Free 312-50 Exam Dumps

Question 11

- (Topic 6)
Which definition below best describes a covert channel?

A. Making use of a Protocol in a way it was not intended to be used
B. It is the multiplexing taking place on communication link
C. It is one of the weak channels used by WEP that makes it insecure
D. A Server Program using a port that is not well known

Correct Answer:A
A covert channel is a hidden communication channel not intended for information transfer at all. Redundancy can often be used to communicate in a covert way. There are several ways that hidden communication can be set up.

Question 12

- (Topic 23)
What techniques would you use to evade IDS during a Port Scan? (Select 4 answers)

A. Use fragmented IP packets
B. Spoof your IP address when launching attacks and sniff responses from the server
C. Overload the IDS with Junk traffic to mask your scan
D. Use source routing (if possible)
E. Connect to proxy servers or compromised Trojaned machines to launch attacks

Correct Answer:ABDE

Question 13

- (Topic 9)
Why is Social Engineering considered attractive by hackers and also adopted by experts in the field?
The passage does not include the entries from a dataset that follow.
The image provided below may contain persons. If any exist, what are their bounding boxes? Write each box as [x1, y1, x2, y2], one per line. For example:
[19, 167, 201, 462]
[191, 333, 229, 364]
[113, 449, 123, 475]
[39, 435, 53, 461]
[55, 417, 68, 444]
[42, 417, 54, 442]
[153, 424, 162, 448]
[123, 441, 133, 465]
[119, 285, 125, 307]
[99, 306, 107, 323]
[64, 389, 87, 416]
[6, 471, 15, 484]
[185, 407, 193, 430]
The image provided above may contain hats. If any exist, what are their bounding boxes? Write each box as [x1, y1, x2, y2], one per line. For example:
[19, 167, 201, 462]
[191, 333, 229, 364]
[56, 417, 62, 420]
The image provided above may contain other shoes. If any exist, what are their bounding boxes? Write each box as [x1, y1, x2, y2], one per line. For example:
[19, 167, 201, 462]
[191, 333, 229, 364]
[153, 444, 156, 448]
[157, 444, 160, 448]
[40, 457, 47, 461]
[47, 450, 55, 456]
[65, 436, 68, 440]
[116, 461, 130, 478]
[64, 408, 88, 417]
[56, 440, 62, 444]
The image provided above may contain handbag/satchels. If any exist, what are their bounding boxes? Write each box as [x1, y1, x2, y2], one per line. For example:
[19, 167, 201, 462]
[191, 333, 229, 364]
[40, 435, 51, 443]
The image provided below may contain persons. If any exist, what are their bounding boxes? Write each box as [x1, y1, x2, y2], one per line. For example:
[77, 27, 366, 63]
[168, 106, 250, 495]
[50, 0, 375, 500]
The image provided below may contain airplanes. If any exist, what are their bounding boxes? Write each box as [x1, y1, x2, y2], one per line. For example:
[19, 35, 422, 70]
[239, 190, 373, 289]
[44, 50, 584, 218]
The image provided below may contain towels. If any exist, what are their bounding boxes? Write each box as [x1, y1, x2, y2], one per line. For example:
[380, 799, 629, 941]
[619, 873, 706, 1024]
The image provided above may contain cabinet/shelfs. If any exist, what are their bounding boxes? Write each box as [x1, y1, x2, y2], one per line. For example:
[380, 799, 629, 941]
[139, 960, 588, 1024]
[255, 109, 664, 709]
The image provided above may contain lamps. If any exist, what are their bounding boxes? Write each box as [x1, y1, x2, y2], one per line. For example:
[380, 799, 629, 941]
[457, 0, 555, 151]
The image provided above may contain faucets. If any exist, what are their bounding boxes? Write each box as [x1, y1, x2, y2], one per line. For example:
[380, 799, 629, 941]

A. It is done by well known hackers and in movies as well.
B. It does not require a computer in order to commit a crime.
C. It is easy and extremely effective to gain information.
D. It is not considered illegal.

Correct Answer:C
Social engineering is a collection of techniques used to manipulate people into performing actions or divulging confidential information. While similar to a confidence trick or simple fraud, the term typically applies to trickery for information gathering or computer system access and in most (but not all) cases the attacker never comes face-to- face with the victim. The term has been popularized in recent years by well known (reformed) computer criminal and security consultant Kevin Mitnick who points out that it's much easier to trick someone into giving you his or her password for a system than to spend the effort to hack in. He claims it to be the single most effective method in his arsenal.

Question 14

- (Topic 3)
The following excerpt is taken from a honeyput log. The log captures activities across three days. There are several intrusion attempts; however, a few are successful. Study the log given below and answer the following question:
(Note: The objective of this questions is to test whether the student has learnt about passive OS fingerprinting (which should tell them the OS from log captures): can they tell a SQL injection attack signature; can they infer if a user ID has been created by an attacker and whether they can read plain source – destination entries from log entries.)
312-50 dumps exhibit
What can you infer from the above log?

A. The system is a windows system which is being scanned unsuccessfully.
B. The system is a web application server compromised through SQL injection.
C. The system has been compromised and backdoored by the attacker.
D. The actual IP of the successful attacker is 24.9.255.53.

Correct Answer:A

Question 15

- (Topic 3)
You ping a target IP to check if the host is up. You do not get a response. You suspect ICMP is blocked at the firewall. Next you use hping2 tool to ping the target host and you get a response. Why does the host respond to hping2 and not ping packet?
[ceh]# ping 10.2.3.4
PING 10.2.3.4 (10.2.3.4) from 10.2.3.80 : 56(84) bytes of data.
--- 10.2.3.4 ping statistics ---
3 packets transmitted, 0 packets received, 100% packet loss
[ceh]# ./hping2 -c 4 -n -i 2 10.2.3.4
HPING 10.2.3.4 (eth0 10.2.3.4): NO FLAGS are set, 40 headers + 0 data bytes
len=46 ip=10.2.3.4 flags=RA seq=0 ttl=128 id=54167 win=0 rtt=0.8 ms len=46 ip=10.2.3.4 flags=RA seq=1 ttl=128 id=54935 win=0 rtt=0.7 ms len=46 ip=10.2.3.4 flags=RA seq=2 ttl=128 id=55447 win=0 rtt=0.7 ms len=46 ip=10.2.3.4 flags=RA seq=3 ttl=128 id=55959 win=0 rtt=0.7 ms
--- 10.2.3.4 hping statistic ---
4 packets tramitted, 4 packets received, 0% packet loss round-trip min/avg/max = 0.7/0.8/0.8 ms

A. ping packets cannot bypass firewalls
B. you must use ping 10.2.3.4 switch
C. hping2 uses TCP instead of ICMP by default
D. hping2 uses stealth TCP packets to connect

Correct Answer:C
Default protocol is TCP, by default hping2 will send tcp headers to target host's port 0 with a winsize of 64 without any tcp flag on. Often this is the best way to do an 'hide ping', useful when target is behind a firewall that drop ICMP. Moreover a tcp null-flag to port 0 has a good probability of not being logged.